French policePhoto: Lafargue Raphael/ABACA / Shutterstock Editorial / Profimedia

The 60-year-old man, who was serving a life sentence, was arrested by French police thanks to information provided by the Italian Carabinieri, which was shared between the two partner countries through the I-Can (Interpol Cooperation against ‘Ndrangheta) project.

The arrest took place around 1:40 a.m. on a city street. Edgardo Greco, 63, was presented Thursday afternoon by a magistrate from the public prosecutor’s office in Lyon, who formally informed him of the arrest warrant issued by the Italian authorities.

According to the Prosecutor General, he refused to be handed over to Italian justice and was placed in custody.

“It is a great pleasure to conduct this important operation and thanks to the important synergistic effect that develops within the international network of cooperation between police forces. Arrests of dangerous fugitives continue,” Italian Interior Minister Matteo Piantedosi commented on the detention on Twitter.

“The activity of the police does not stop, day after day quietly participates in continuous work in Italy and abroad to protect the safety of citizens,” he added.

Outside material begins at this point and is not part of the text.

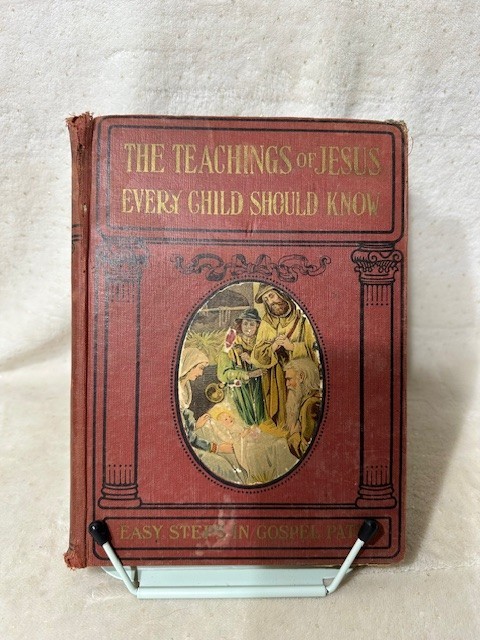 The Teachings of Jesus Every Child Should Know 1909 Vintage Hardcover Book Old**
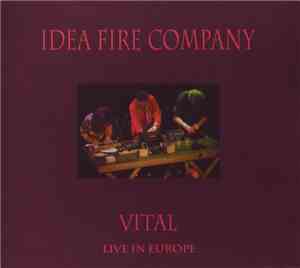 Idea Fire Company - Vital Live In Europe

He promised that “resolute state action against all forms of organized crime” would continue “resolutely.”

Edgardo Greco, sentenced to life in prison in Italy in 2006 for the murders, moved to France that same year, according to prosecutors.

According to the same source, he became the owner and manager of Caffé Rossini Ristorante from June to November 2021.

He took the name Paolo Dimitrio and worked in several Italian restaurants in Saint-Etienne, according to testimony and documents seen by AFP.

According to the Italian Carabinieri, Edgardo Greco was the subject of a European arrest warrant in 2014 from the prosecutor’s office in Catanzaro (Calabria, southern Italy) after he was sentenced to life in prison for two murders committed in January 1991 and attempted murder for the murder in July 1991.

The fugitive, classified by Interpol as “dangerous”, escaped from police custody.

At that time, he was part of the Perna-Pranno clan, which was the most important in the city of Cosenza, where he lived.

“He is considered co-responsible for the ambush on January 5, 1991, which cost the lives of the brothers Stefano and Giuseppe B., who wanted more autonomy and attention around the Cosenza clan,” the Italian Carabinieri said in a statement. statement.

The victims were killed “with iron rods in a fish warehouse (…) and their bodies disappeared and were never found,” the same source said.